Youngkin also dismissed Biden’s appearance in the state in a recent interview with Fox News. “If President Biden wants to come campaign in Virginia, come on, spend all the time you want here,” he said, in remarks that echoed past GOP hopefuls. “You can’t help but look at President Biden and recognize what a failed presidency looks like.”
But Biden is not omnipresent in Republicans’ advertising like he and other national Democrats will likely be in major 2022 races. No recent Youngkin TV ad mentions Biden by name, according to a search of transcripts from the ad tracking firm AdImpact, and the latest Youngkin ad mentioning the president on Facebook was in May.
For those reasons, it is possible that a McAuliffe loss won’t fully rebound on the White House and the Democratic agenda, even as they play up the stakes of the race. Local education issues have at times run hot in Virginia, as much as, if not more than, anything on the presidential level.
Biden’s own decision to up the stakes of the race comes as Virginia occupies a much different place in the minds of Democrats than it had under Obama. The state is bluer, which has convinced advisers and party leaders even more that a loss would be difficult to dismiss as an isolated political moment, even if the Democratic freakout over it will undoubtedly prove over-torqued. Last year, Biden won the state handily, and Republicans haven’t won a statewide race there in more than a decade.
In the closing weeks of that 2009 contest, Obama’s advisers bitterly complained about the Democrat, R. Creigh Deeds, contending he ran a bad race and didn’t hug the president closely enough. Obama officials insisted they had reason to absolve themselves of responsibility for the loss, which polls had shown was likely before it happened. Obama senior administration officials told reporters that Deeds failed to coordinate with the White House, particularly around its strategy to help boost turnout among Black and younger voters. Obama also was the first Democrat since Lyndon Johnson to win the commonwealth’s electoral votes, a victory he had hoped would transform the political map for years to come.
Four years later, when Obama and Democrats threw everything they had at Republican Ken Cuccinelli, they remained far more bullish about McAuliffe’s chances of winning. Still, Obama advisers had tried to calibrate expectations by noting the headwinds he faced, as news reports at the time focused on the troubled rollout of the Affordable Care Act. McAuliffe squeaked by, giving Obama’s team the chance to publicly relish his support for Obamacare and criticize Cuccinelli’s fierce opposition to the law.

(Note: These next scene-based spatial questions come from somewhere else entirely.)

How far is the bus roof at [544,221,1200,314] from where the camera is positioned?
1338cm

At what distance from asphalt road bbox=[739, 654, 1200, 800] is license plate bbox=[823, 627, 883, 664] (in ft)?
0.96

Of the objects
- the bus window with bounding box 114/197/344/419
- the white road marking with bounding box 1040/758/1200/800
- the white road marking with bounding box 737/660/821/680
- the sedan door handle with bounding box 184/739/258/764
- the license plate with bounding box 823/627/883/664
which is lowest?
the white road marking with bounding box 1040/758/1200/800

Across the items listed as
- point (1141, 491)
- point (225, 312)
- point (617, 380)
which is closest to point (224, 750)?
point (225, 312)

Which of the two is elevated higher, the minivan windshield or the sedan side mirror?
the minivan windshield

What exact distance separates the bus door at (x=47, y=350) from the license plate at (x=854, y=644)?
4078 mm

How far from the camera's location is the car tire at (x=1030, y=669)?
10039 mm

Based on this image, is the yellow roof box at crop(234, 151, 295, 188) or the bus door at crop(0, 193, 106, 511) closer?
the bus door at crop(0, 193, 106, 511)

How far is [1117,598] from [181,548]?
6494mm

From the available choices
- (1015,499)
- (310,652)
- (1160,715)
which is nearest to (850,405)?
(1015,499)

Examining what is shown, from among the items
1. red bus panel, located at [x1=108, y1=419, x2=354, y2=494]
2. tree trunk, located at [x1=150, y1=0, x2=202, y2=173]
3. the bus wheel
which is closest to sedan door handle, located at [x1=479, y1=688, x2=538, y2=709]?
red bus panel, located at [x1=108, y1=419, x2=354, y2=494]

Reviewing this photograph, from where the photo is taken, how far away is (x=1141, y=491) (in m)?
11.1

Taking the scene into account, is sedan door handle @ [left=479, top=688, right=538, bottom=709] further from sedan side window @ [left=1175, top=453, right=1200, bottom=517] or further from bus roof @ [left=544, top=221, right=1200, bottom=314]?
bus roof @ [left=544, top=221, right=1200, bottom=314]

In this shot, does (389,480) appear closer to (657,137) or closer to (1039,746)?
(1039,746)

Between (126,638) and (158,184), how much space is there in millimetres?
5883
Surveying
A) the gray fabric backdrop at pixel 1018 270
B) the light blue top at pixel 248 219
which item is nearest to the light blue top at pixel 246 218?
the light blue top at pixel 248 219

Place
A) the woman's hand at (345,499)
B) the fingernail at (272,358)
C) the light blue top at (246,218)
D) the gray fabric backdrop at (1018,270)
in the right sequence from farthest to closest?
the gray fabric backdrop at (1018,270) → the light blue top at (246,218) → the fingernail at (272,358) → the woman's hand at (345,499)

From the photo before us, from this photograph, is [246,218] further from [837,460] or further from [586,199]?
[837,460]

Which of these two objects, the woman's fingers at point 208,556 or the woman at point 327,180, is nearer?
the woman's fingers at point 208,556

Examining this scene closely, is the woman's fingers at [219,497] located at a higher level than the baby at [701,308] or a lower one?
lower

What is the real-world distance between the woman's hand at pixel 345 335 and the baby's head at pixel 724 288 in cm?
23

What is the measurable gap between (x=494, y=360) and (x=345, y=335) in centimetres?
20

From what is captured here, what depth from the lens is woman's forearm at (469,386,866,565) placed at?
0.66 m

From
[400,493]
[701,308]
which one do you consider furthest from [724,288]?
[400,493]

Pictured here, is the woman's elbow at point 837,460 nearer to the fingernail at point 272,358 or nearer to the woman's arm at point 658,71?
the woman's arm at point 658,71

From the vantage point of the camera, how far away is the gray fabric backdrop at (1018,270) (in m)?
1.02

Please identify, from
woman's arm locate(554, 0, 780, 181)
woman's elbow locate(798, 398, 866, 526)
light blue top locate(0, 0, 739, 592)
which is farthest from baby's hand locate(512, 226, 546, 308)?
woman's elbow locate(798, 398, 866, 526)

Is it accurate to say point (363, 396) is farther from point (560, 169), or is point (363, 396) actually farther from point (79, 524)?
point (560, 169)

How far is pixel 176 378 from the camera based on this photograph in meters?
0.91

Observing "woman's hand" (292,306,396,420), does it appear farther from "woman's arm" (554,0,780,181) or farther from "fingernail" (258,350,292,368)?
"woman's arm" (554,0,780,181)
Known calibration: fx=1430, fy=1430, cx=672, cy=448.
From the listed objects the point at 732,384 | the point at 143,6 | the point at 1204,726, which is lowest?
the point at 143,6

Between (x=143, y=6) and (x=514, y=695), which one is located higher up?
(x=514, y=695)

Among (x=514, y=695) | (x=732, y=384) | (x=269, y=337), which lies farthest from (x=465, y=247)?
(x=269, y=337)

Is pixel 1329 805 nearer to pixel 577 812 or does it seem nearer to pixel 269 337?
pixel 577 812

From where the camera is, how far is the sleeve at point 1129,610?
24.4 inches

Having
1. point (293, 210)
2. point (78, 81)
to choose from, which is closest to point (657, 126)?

Biden’s short trip Tuesday night to Arlington comes amid flagging poll numbers for the president in the state and nationwide. In a recent Monmouth University poll, Biden’s job approval rating was well underwater: 43 percent approved of the job he was doing, and 52 percent disapproved. But his numbers are still high among Democrats — 84 percent approved, and 9 percent disapproved — and positive in Northern Virginia, where he has a plus-10 favorability.
That’s where Democrats want him in the closing days, said Josh Schwerin, a Democratic strategist who has worked as a McAuliffe political adviser and former press secretary.
“Youngkin is trying to tell everyone he doesn’t have any surrogates,” Schwerin said. “I am really glad that Biden is trying to raise the stakes because we need voters to wake up. It turns up the noise.”